▶ **List of tasks**
A - Answer these questions using the Magna passage. (i) How much free cash flow did Magna generate in 2025? (ii) How many plants does Magna have worldwide? (iii) What range is Magna's adjusted EBIT margin expected to fall in for 2026?
B - In the Magna passage, reproduce everything from "As Magna Chief" down to "to powertrain configuration." word for word.
C - Extend the passage about Magna by writing what comes after its final sentence.

▶ **Given passage**
[Start of section]
It designs and manufactures a range of automotive products, from body structures and seating systems to mirrors, battery enclosures, and complete vehicles. Unlike most suppliers that specialize in one area, Magna operates across multiple major vehicle systems.
As Magna Chief Financial Officer Phil Fracassa explained at the Bank of America Global Automotive Summit in March 2026, more than 80% of the company’s portfolio is agnostic to powertrain configuration.
It means body parts, seating, mirrors, chassis components, and ADAS (advanced driver assistance systems) are required whether a vehicle runs on gasoline, has a hybrid drivetrain, or is fully electric.
Despite a challenging environment, Magna generated US$1.9 billion in free cash flow (FCF) in 2025. The management forecasts FCF to range between US$1.6 billion and US$1.8 billion this year, driven by higher capital spending. Priced at 9.8 times forward FCF, the TSX stock trades at an attractive multiple, given its dividend yield of 3.3%.
With an annual dividend expense of roughly US$550 million, Magna has a sustainable payout ratio of 30%.
A focus on the bottom line
Magna’s adjusted EBIT (earnings before interest and tax) margin is expected to land between 6% and 6.6% in 2026, an increase of 70 basis points year over year at the midpoint.
The key driver of profit margins is a company-wide push, Magna calls operational excellence, which includes thousands of continuous improvement projects across its more than 350 plants worldwide, as well as a larger initiative called Factory of the Future.
That program involves automating plants, digitizing 140 facilities onto a single architecture for real-time monitoring, and deploying additional automated material-handling equipment.
[End of section]
▶ **Collected data**
[Start of section]
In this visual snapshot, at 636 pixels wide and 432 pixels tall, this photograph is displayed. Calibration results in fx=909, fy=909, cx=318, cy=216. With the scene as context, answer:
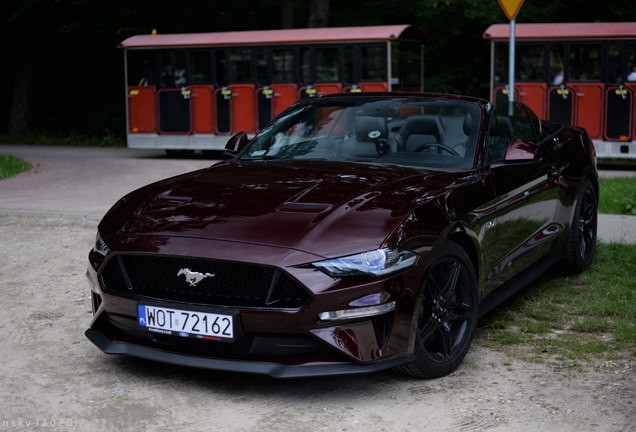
[End of section]
▶ **Task results**
A -
(i) US$1.9 billion
(ii) More than 350
(iii) Between 6% and 6.6%

B -
As Magna Chief Financial Officer Phil Fracassa explained at the Bank of America Global Automotive Summit in March 2026, more than 80% of the company’s portfolio is agnostic to powertrain configuration.

C -
Through 2025, these efforts generated approximately 150 basis points of net margin improvement. By the end of 2026, that number is expected to reach nearly 200 basis points over four years.
The dividend and the buyback
Magna has raised its dividend for 16 consecutive years, which means it has survived multiple recessions, a global pandemic, a semiconductor shortage, and a wave of electric vehicle-related capital spending.
Additionally, Magna plans to repurchase all 22 million shares currently authorized under its buyback plan in 2026. With US$1.7 billion in free cash flow at the midpoint, the bulk of that capital goes back to shareholders.
The company carries an A-minus rating from all three major credit rating agencies. Its leverage is also within the target range. That kind of financial discipline is rare in the auto supply industry, where most peers carry much lower ratings.
A broken business does not drive the 34% decline in Magna’s stock. It reflects broader uncertainty around auto production volumes, EV timing, and tariff noise.
With a strong balance sheet, rising margins, a rock-solid dividend, and a product portfolio built for whatever the auto industry becomes, long-term investors have a lot to work with here.